MID-READ REVIEW.  I am exactly half-way through, page 192, and Marjorie Post has not done a bit of business so far.  It has been all about her love life, her children, her entertaining, her parties, her multiple homes, her money, her staffs, and a BIT about non-profit work.  I am sorely disappointed.  That is not what I understood this book to be about.  I thought it was about a business success story.

The story covers a surfeit of money among the Posts, Vanderbilts, Rockefellers, Roosevelts, and a score of others. I found the ostentatious excesses of the super-rich turned my stomach at times.  (Do I have a bit of communism in my blood?) Yes,  Marjorie Post gives away millions for health care facilities, to support our troops in the Great War, to provide food and shelter during the Great Depression.  She uses her money well and for superbly excellent needs.  However, the overabundance still upsets me. The last of many mansions she built for herself and her family had 125 rooms, with huge numbers of staff. And the art she collects is impressive.  Not to mention all the custom gowns and clothing from Paris and other fashion hotbeds.

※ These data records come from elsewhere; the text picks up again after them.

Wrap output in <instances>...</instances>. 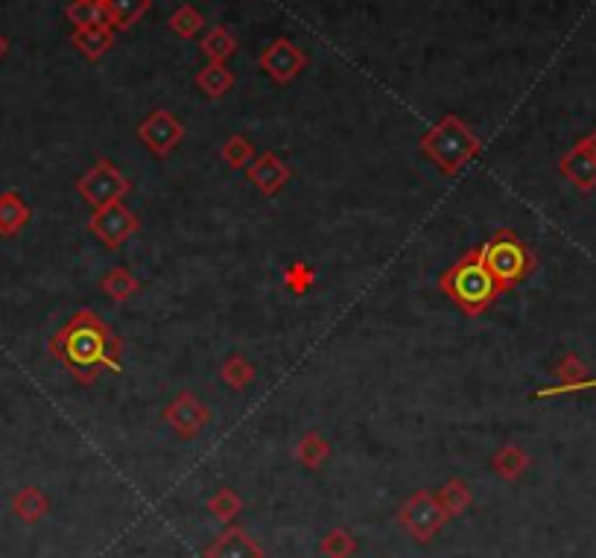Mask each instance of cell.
Here are the masks:
<instances>
[{
    "label": "cell",
    "instance_id": "1",
    "mask_svg": "<svg viewBox=\"0 0 596 558\" xmlns=\"http://www.w3.org/2000/svg\"><path fill=\"white\" fill-rule=\"evenodd\" d=\"M114 339L106 331V325L94 316V313H79L74 316L62 334L53 339V354L79 377L85 372H94L100 363L103 366H114L112 360Z\"/></svg>",
    "mask_w": 596,
    "mask_h": 558
},
{
    "label": "cell",
    "instance_id": "2",
    "mask_svg": "<svg viewBox=\"0 0 596 558\" xmlns=\"http://www.w3.org/2000/svg\"><path fill=\"white\" fill-rule=\"evenodd\" d=\"M442 287L471 313L483 310L485 304L503 290L477 255H468L465 261L456 263L445 275Z\"/></svg>",
    "mask_w": 596,
    "mask_h": 558
},
{
    "label": "cell",
    "instance_id": "3",
    "mask_svg": "<svg viewBox=\"0 0 596 558\" xmlns=\"http://www.w3.org/2000/svg\"><path fill=\"white\" fill-rule=\"evenodd\" d=\"M480 261L485 263V269L494 275V281L500 287H509L515 281H521L523 275L529 272V266H532L529 252L523 249V243L512 231H500L494 240H488L483 246Z\"/></svg>",
    "mask_w": 596,
    "mask_h": 558
},
{
    "label": "cell",
    "instance_id": "4",
    "mask_svg": "<svg viewBox=\"0 0 596 558\" xmlns=\"http://www.w3.org/2000/svg\"><path fill=\"white\" fill-rule=\"evenodd\" d=\"M424 149H427L445 170H453L456 164L468 161V155L477 149V138L468 132L465 123H459V117L447 114L445 120L424 138Z\"/></svg>",
    "mask_w": 596,
    "mask_h": 558
},
{
    "label": "cell",
    "instance_id": "5",
    "mask_svg": "<svg viewBox=\"0 0 596 558\" xmlns=\"http://www.w3.org/2000/svg\"><path fill=\"white\" fill-rule=\"evenodd\" d=\"M307 65V56L298 50L296 44L290 38H278L272 41L266 50L261 53V68L266 74L272 76L275 82H290L301 74V68Z\"/></svg>",
    "mask_w": 596,
    "mask_h": 558
},
{
    "label": "cell",
    "instance_id": "6",
    "mask_svg": "<svg viewBox=\"0 0 596 558\" xmlns=\"http://www.w3.org/2000/svg\"><path fill=\"white\" fill-rule=\"evenodd\" d=\"M561 173L579 187V190H594L596 187V132L582 138L576 147L561 158Z\"/></svg>",
    "mask_w": 596,
    "mask_h": 558
},
{
    "label": "cell",
    "instance_id": "7",
    "mask_svg": "<svg viewBox=\"0 0 596 558\" xmlns=\"http://www.w3.org/2000/svg\"><path fill=\"white\" fill-rule=\"evenodd\" d=\"M82 193L94 202V205H109L117 202V196L126 193V179L114 170L109 161H100V167H94L85 179H82Z\"/></svg>",
    "mask_w": 596,
    "mask_h": 558
},
{
    "label": "cell",
    "instance_id": "8",
    "mask_svg": "<svg viewBox=\"0 0 596 558\" xmlns=\"http://www.w3.org/2000/svg\"><path fill=\"white\" fill-rule=\"evenodd\" d=\"M91 228H94L109 246H120V243L138 228V220H135L120 202H109V205H103V208L94 214Z\"/></svg>",
    "mask_w": 596,
    "mask_h": 558
},
{
    "label": "cell",
    "instance_id": "9",
    "mask_svg": "<svg viewBox=\"0 0 596 558\" xmlns=\"http://www.w3.org/2000/svg\"><path fill=\"white\" fill-rule=\"evenodd\" d=\"M182 135H185V129L179 126V120L170 112L149 114L147 120L141 123V138L147 141L149 149H155L161 155L176 147L182 141Z\"/></svg>",
    "mask_w": 596,
    "mask_h": 558
},
{
    "label": "cell",
    "instance_id": "10",
    "mask_svg": "<svg viewBox=\"0 0 596 558\" xmlns=\"http://www.w3.org/2000/svg\"><path fill=\"white\" fill-rule=\"evenodd\" d=\"M112 24L109 21H100V24H88V27H76L74 41L76 47L88 56V59H100L109 47H112Z\"/></svg>",
    "mask_w": 596,
    "mask_h": 558
},
{
    "label": "cell",
    "instance_id": "11",
    "mask_svg": "<svg viewBox=\"0 0 596 558\" xmlns=\"http://www.w3.org/2000/svg\"><path fill=\"white\" fill-rule=\"evenodd\" d=\"M27 220H30V208L21 202V196L18 193H0V234L12 237Z\"/></svg>",
    "mask_w": 596,
    "mask_h": 558
},
{
    "label": "cell",
    "instance_id": "12",
    "mask_svg": "<svg viewBox=\"0 0 596 558\" xmlns=\"http://www.w3.org/2000/svg\"><path fill=\"white\" fill-rule=\"evenodd\" d=\"M167 415H170V421L182 430V433H193L205 418H208V412L202 410L199 404H196V398L193 395H179L176 398V404L167 410Z\"/></svg>",
    "mask_w": 596,
    "mask_h": 558
},
{
    "label": "cell",
    "instance_id": "13",
    "mask_svg": "<svg viewBox=\"0 0 596 558\" xmlns=\"http://www.w3.org/2000/svg\"><path fill=\"white\" fill-rule=\"evenodd\" d=\"M147 9L149 0H106V21L117 30H129Z\"/></svg>",
    "mask_w": 596,
    "mask_h": 558
},
{
    "label": "cell",
    "instance_id": "14",
    "mask_svg": "<svg viewBox=\"0 0 596 558\" xmlns=\"http://www.w3.org/2000/svg\"><path fill=\"white\" fill-rule=\"evenodd\" d=\"M196 85L208 94V97H223L225 91L234 85V76L225 68L223 62H211L202 74L196 76Z\"/></svg>",
    "mask_w": 596,
    "mask_h": 558
},
{
    "label": "cell",
    "instance_id": "15",
    "mask_svg": "<svg viewBox=\"0 0 596 558\" xmlns=\"http://www.w3.org/2000/svg\"><path fill=\"white\" fill-rule=\"evenodd\" d=\"M258 185H261V190H278V187L287 182V167L275 158V155H263L261 164L249 173Z\"/></svg>",
    "mask_w": 596,
    "mask_h": 558
},
{
    "label": "cell",
    "instance_id": "16",
    "mask_svg": "<svg viewBox=\"0 0 596 558\" xmlns=\"http://www.w3.org/2000/svg\"><path fill=\"white\" fill-rule=\"evenodd\" d=\"M234 50H237V41H234V36H231L225 27H214V30L205 36V41H202V53H205L211 62H223Z\"/></svg>",
    "mask_w": 596,
    "mask_h": 558
},
{
    "label": "cell",
    "instance_id": "17",
    "mask_svg": "<svg viewBox=\"0 0 596 558\" xmlns=\"http://www.w3.org/2000/svg\"><path fill=\"white\" fill-rule=\"evenodd\" d=\"M68 18L76 27L100 24V21H106V0H74L68 6Z\"/></svg>",
    "mask_w": 596,
    "mask_h": 558
},
{
    "label": "cell",
    "instance_id": "18",
    "mask_svg": "<svg viewBox=\"0 0 596 558\" xmlns=\"http://www.w3.org/2000/svg\"><path fill=\"white\" fill-rule=\"evenodd\" d=\"M12 509H15V515L24 518V521H38V518L44 515L47 503H44V497L38 494L36 488H24V491L15 497Z\"/></svg>",
    "mask_w": 596,
    "mask_h": 558
},
{
    "label": "cell",
    "instance_id": "19",
    "mask_svg": "<svg viewBox=\"0 0 596 558\" xmlns=\"http://www.w3.org/2000/svg\"><path fill=\"white\" fill-rule=\"evenodd\" d=\"M170 27H173V33H179L182 38H190V36H196V33L205 27V21H202V15H199L193 6H182V9H176V12H173Z\"/></svg>",
    "mask_w": 596,
    "mask_h": 558
},
{
    "label": "cell",
    "instance_id": "20",
    "mask_svg": "<svg viewBox=\"0 0 596 558\" xmlns=\"http://www.w3.org/2000/svg\"><path fill=\"white\" fill-rule=\"evenodd\" d=\"M135 290H138V284L126 269H114L112 275L106 278V293L112 298H129Z\"/></svg>",
    "mask_w": 596,
    "mask_h": 558
},
{
    "label": "cell",
    "instance_id": "21",
    "mask_svg": "<svg viewBox=\"0 0 596 558\" xmlns=\"http://www.w3.org/2000/svg\"><path fill=\"white\" fill-rule=\"evenodd\" d=\"M223 158L228 164H234V167H243L252 158V144L246 138H231L223 147Z\"/></svg>",
    "mask_w": 596,
    "mask_h": 558
},
{
    "label": "cell",
    "instance_id": "22",
    "mask_svg": "<svg viewBox=\"0 0 596 558\" xmlns=\"http://www.w3.org/2000/svg\"><path fill=\"white\" fill-rule=\"evenodd\" d=\"M588 374V369L582 366V360L576 357V354H570L564 363L559 366V377H561V383L559 386H573V383H582V380H588L585 377Z\"/></svg>",
    "mask_w": 596,
    "mask_h": 558
},
{
    "label": "cell",
    "instance_id": "23",
    "mask_svg": "<svg viewBox=\"0 0 596 558\" xmlns=\"http://www.w3.org/2000/svg\"><path fill=\"white\" fill-rule=\"evenodd\" d=\"M223 380L240 389V386H246V383L252 380V369H249L240 357H234V360H228L223 366Z\"/></svg>",
    "mask_w": 596,
    "mask_h": 558
},
{
    "label": "cell",
    "instance_id": "24",
    "mask_svg": "<svg viewBox=\"0 0 596 558\" xmlns=\"http://www.w3.org/2000/svg\"><path fill=\"white\" fill-rule=\"evenodd\" d=\"M596 389V380H582V383H573V386H550V389H541L535 398H556V395H576V392H588Z\"/></svg>",
    "mask_w": 596,
    "mask_h": 558
},
{
    "label": "cell",
    "instance_id": "25",
    "mask_svg": "<svg viewBox=\"0 0 596 558\" xmlns=\"http://www.w3.org/2000/svg\"><path fill=\"white\" fill-rule=\"evenodd\" d=\"M310 281H313V272H310L304 263H298V266H293V269L287 272V284H290V290H296V293H304V290L310 287Z\"/></svg>",
    "mask_w": 596,
    "mask_h": 558
},
{
    "label": "cell",
    "instance_id": "26",
    "mask_svg": "<svg viewBox=\"0 0 596 558\" xmlns=\"http://www.w3.org/2000/svg\"><path fill=\"white\" fill-rule=\"evenodd\" d=\"M6 47H9V44H6V38L0 36V59H3V56H6Z\"/></svg>",
    "mask_w": 596,
    "mask_h": 558
}]
</instances>
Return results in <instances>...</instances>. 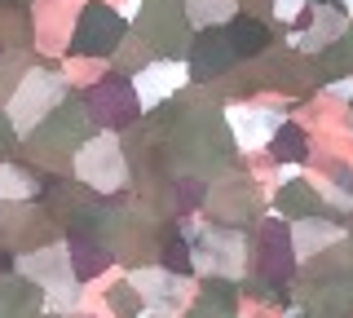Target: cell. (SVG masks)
<instances>
[{"mask_svg": "<svg viewBox=\"0 0 353 318\" xmlns=\"http://www.w3.org/2000/svg\"><path fill=\"white\" fill-rule=\"evenodd\" d=\"M58 93H62V80H53V75H31V80L18 89V97H14V119L22 128L36 124L40 111H44V102L58 97Z\"/></svg>", "mask_w": 353, "mask_h": 318, "instance_id": "1", "label": "cell"}]
</instances>
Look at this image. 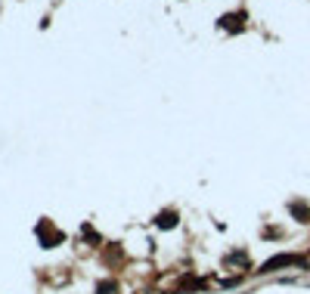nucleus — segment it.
<instances>
[{"mask_svg": "<svg viewBox=\"0 0 310 294\" xmlns=\"http://www.w3.org/2000/svg\"><path fill=\"white\" fill-rule=\"evenodd\" d=\"M282 266H301V270H304L307 260L301 257V254H276V257H270V260H264L257 273H276V270H282Z\"/></svg>", "mask_w": 310, "mask_h": 294, "instance_id": "1", "label": "nucleus"}, {"mask_svg": "<svg viewBox=\"0 0 310 294\" xmlns=\"http://www.w3.org/2000/svg\"><path fill=\"white\" fill-rule=\"evenodd\" d=\"M289 211H292V217H295L298 223H310V208L304 205V201H292Z\"/></svg>", "mask_w": 310, "mask_h": 294, "instance_id": "2", "label": "nucleus"}, {"mask_svg": "<svg viewBox=\"0 0 310 294\" xmlns=\"http://www.w3.org/2000/svg\"><path fill=\"white\" fill-rule=\"evenodd\" d=\"M155 226H162V229H174L177 226V211H164L155 217Z\"/></svg>", "mask_w": 310, "mask_h": 294, "instance_id": "3", "label": "nucleus"}, {"mask_svg": "<svg viewBox=\"0 0 310 294\" xmlns=\"http://www.w3.org/2000/svg\"><path fill=\"white\" fill-rule=\"evenodd\" d=\"M220 22H223V28H236V31H239L242 22H245V13H239V16H223Z\"/></svg>", "mask_w": 310, "mask_h": 294, "instance_id": "4", "label": "nucleus"}, {"mask_svg": "<svg viewBox=\"0 0 310 294\" xmlns=\"http://www.w3.org/2000/svg\"><path fill=\"white\" fill-rule=\"evenodd\" d=\"M96 294H115V282H99L96 285Z\"/></svg>", "mask_w": 310, "mask_h": 294, "instance_id": "5", "label": "nucleus"}]
</instances>
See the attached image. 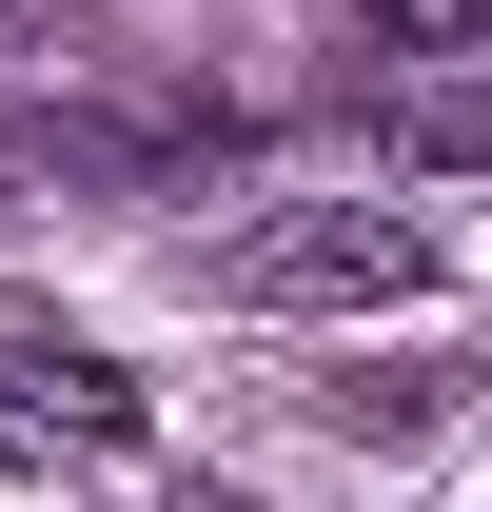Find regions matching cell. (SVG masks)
Here are the masks:
<instances>
[{
	"label": "cell",
	"mask_w": 492,
	"mask_h": 512,
	"mask_svg": "<svg viewBox=\"0 0 492 512\" xmlns=\"http://www.w3.org/2000/svg\"><path fill=\"white\" fill-rule=\"evenodd\" d=\"M237 296L256 316H374V296H433V237L374 217V197H296V217L237 237Z\"/></svg>",
	"instance_id": "obj_1"
},
{
	"label": "cell",
	"mask_w": 492,
	"mask_h": 512,
	"mask_svg": "<svg viewBox=\"0 0 492 512\" xmlns=\"http://www.w3.org/2000/svg\"><path fill=\"white\" fill-rule=\"evenodd\" d=\"M0 414L20 434H79V453H138V375L79 355V335H0Z\"/></svg>",
	"instance_id": "obj_2"
},
{
	"label": "cell",
	"mask_w": 492,
	"mask_h": 512,
	"mask_svg": "<svg viewBox=\"0 0 492 512\" xmlns=\"http://www.w3.org/2000/svg\"><path fill=\"white\" fill-rule=\"evenodd\" d=\"M355 40H374V60H473V40H492V0H374Z\"/></svg>",
	"instance_id": "obj_3"
},
{
	"label": "cell",
	"mask_w": 492,
	"mask_h": 512,
	"mask_svg": "<svg viewBox=\"0 0 492 512\" xmlns=\"http://www.w3.org/2000/svg\"><path fill=\"white\" fill-rule=\"evenodd\" d=\"M394 158H414V178H473V158H492V99H414Z\"/></svg>",
	"instance_id": "obj_4"
}]
</instances>
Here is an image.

That all being said, the writing is delicious. Pataki writes a biography in first person; not always an easy feat to accomplish. The main theme of the books is about Marjorie and her four husbands.  I thought these relationships were presented with depth, insight, sorrow, and aplomb.  You may enjoy reading The Magnificent Lives of Marjorie Post.  Many readers have.  I cannot advise you to put it at the top of your reading list.